Edinburgh is a UNESCO Literary Heritage site, and its love of the written and spoken word is palpable and inspiring.
Our first walking stop on the tour was the Palace of Holyrood, which was by far one of my favorite sites we visited. It is widely known for its association with Mary, Queen of Scots during Tudor times. Our tour guide knew her story well, although she is not very beloved today. Her life is a tale of queenship, vanity, destroyed love, misplaced patriotism and ultimate despair.
The palace itself (much like Hampton Court) houses two distinct styles of architecture – Tudor and Restoration. Charles II rebuilt and altered the house greatly in the 1600s. Today, they were setting up inside for a visit by the Duke of Kent (the queen’s cousin).
The star of the visit was a trip up to Mary, Queen of Scots’s original rooms, where she was forced by her brute of a husband, Lord Darnley, to witness the murder of her friend and secretary David Rizzio by her own Scottish lords. The supposed “true bed and furniture” of Mary is a bit of a misnomer. None of the furnishings currently on display would have been the “original” ones, and much of it is from a later period ,but most tourists wouldn’t blink an eye at that, I’m sure. The “blood stain” on the floor is also a fake, a remnant of Victorian times when they wanted to “sell” the murder to drive tickets, no doubt.
The murder itself, however, was quite real, and would end up changing the course of Brit politics in a roundabout way. There is a miniature of Mary on display in her apartments. It is the only surviving portrait of her painted while she was alive.
Alas, the tour guides don’t tell the end of the story to the tourists. Poor Mary would get her revenge on her useless philandering husband (who was also pock-marked and syphillitic, to boot) by attempting to blow up the building he was convalescing in while he was inside.
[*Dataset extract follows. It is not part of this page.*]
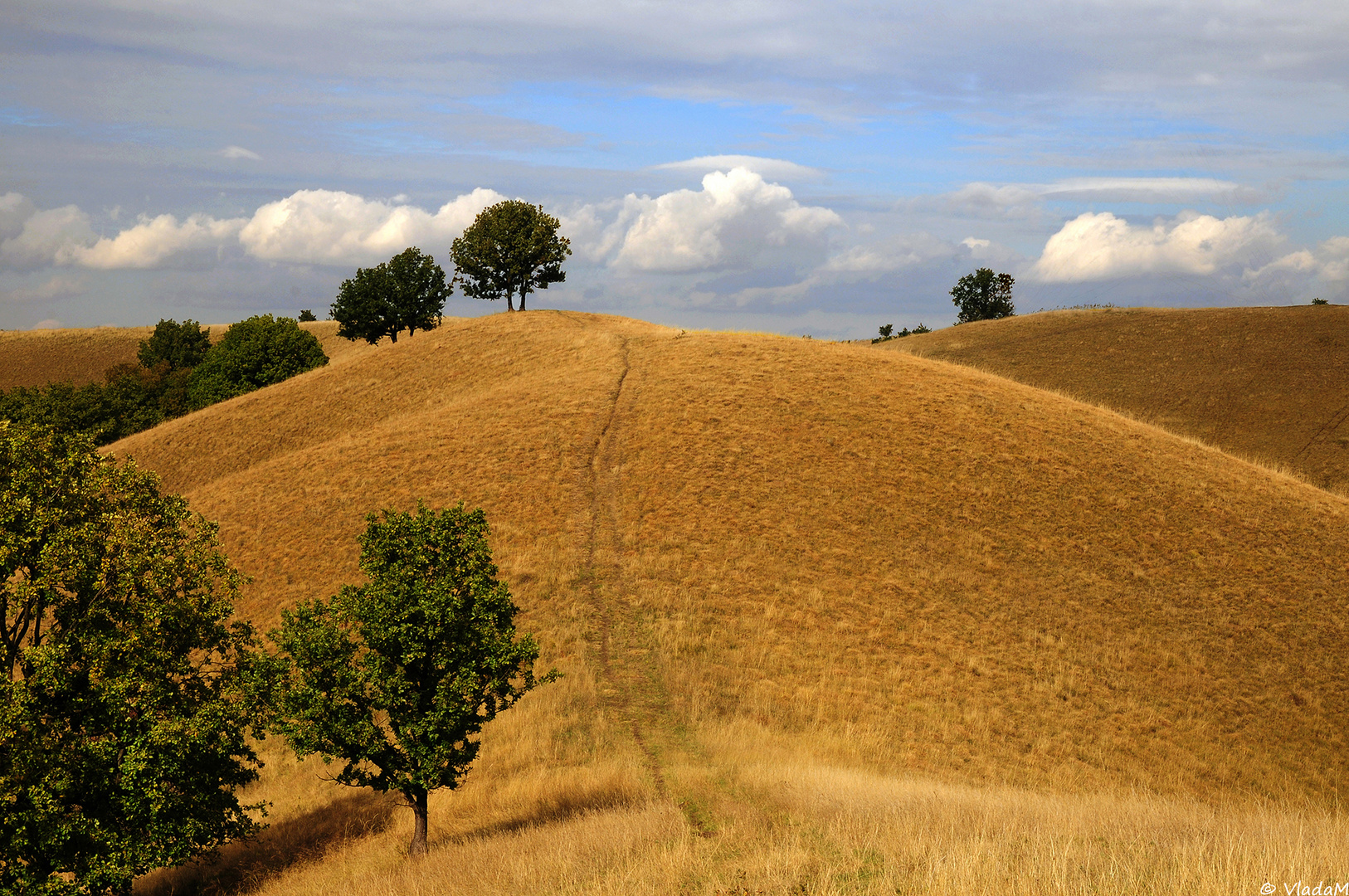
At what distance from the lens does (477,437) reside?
150 ft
When this failed (he wandered out), her minions were forced to brutally murder him and attempt to explain his death on the fire (not very convincing when his strangulation wounds were obvious).
Eventually, the Scots people had enough of this French-educated tart of a queen and promptly chased her out of the country, right into the arms of her cousin Liz I across the border. Mary then tried to have a “Who’s the Most Awesome Queen in the Isles” contest with Elizabeth, who arched her skinny plucked eyebrows and promptly declared, “Hell to the No, Wench” and locked Mary up in various rotting castles for over 19 years before finally executing her for treason. Well played, Liz, well played.
Back to the tour..
On the way out of Holyrood, you pass through the ruins of the medieval Holyrood Abbey, which we saw in some rather picturesque rain, only adding to the creepy gothic aura.
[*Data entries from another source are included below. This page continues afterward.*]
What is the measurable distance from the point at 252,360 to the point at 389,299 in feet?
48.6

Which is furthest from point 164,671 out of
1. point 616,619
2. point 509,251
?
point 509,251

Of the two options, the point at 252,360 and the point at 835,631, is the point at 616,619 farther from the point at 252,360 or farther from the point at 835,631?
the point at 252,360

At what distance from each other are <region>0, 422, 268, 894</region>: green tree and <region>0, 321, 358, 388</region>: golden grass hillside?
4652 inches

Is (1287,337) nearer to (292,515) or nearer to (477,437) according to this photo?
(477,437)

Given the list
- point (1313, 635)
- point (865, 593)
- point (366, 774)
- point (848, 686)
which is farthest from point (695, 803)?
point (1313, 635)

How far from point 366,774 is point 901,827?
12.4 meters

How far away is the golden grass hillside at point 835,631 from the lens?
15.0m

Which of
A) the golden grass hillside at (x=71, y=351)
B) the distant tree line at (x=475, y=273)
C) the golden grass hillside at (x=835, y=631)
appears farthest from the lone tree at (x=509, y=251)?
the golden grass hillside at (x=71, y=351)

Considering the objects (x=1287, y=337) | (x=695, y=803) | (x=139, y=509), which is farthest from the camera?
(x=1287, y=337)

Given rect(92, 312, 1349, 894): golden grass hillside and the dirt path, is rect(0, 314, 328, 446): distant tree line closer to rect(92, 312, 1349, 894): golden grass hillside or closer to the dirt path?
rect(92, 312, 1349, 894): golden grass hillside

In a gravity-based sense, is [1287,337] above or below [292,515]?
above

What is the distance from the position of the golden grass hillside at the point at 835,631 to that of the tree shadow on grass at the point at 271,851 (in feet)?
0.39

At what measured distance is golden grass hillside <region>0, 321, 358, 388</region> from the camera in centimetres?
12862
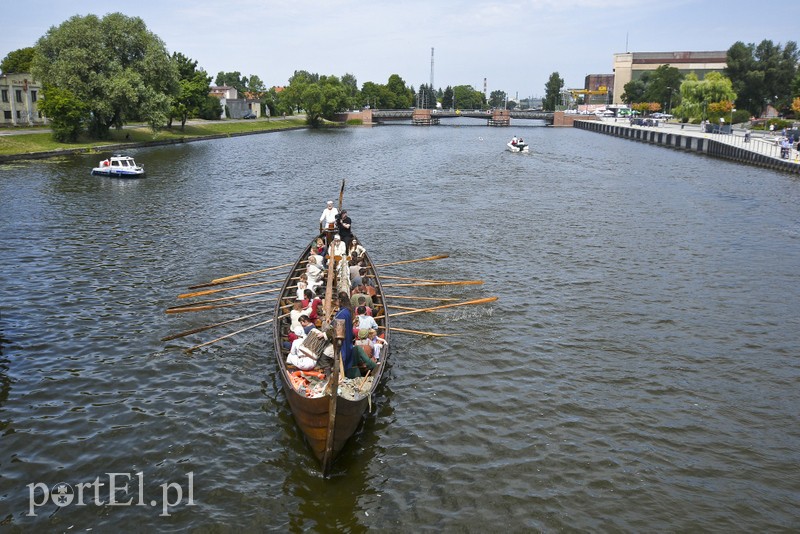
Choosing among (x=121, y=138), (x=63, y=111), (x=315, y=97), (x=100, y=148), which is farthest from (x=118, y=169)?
(x=315, y=97)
Next, it was off to Edinburgh Castle, which has been a palace, a barracks and also Scotland’s primary garrison for centuries. The castle has a bloody but interesting history in the war versus England. We saw the Scottish Crown Jewels, the chamber where James I of England was unceremoniously born (his mother being the aforementioned Mary Queen of Scots), and admired the best views in the city from the cannongate.
The whole castle is built on volcanic black rock, and lit up at night it is a marvel to see.
That evening, we took a trip to the harbor at Leith to tour the Royal Yacht Britannia, which was QE II’s yacht that was decomissioned in 1997 because, as our guide stated, it was “a floating gin palace”. Basically, the common folk didn’t like their taxpayer money being pumped into such a waste of cash.
The yacht served as the Queen’s home away from home for over 50 years. The royal apartments are surprisingly sparse – not much more impressive than our London hotel room. Then you look around and notice that it took over 200 people to run this little “boat” (including naval officers, a royal band on call 24-7 and two doctors).
The State Dining Room is impressive and everything is styled as if it were an event that very evening, right down to the polished plate and fresh flowers. I can imagine the Brits tax payers ire at the costs demanded to run this floating mini-kingdom. Today, however, the revenue from tours goes to the British Heritage Fund, helping to preserve historic sites across the U.K. Hail, Britannia!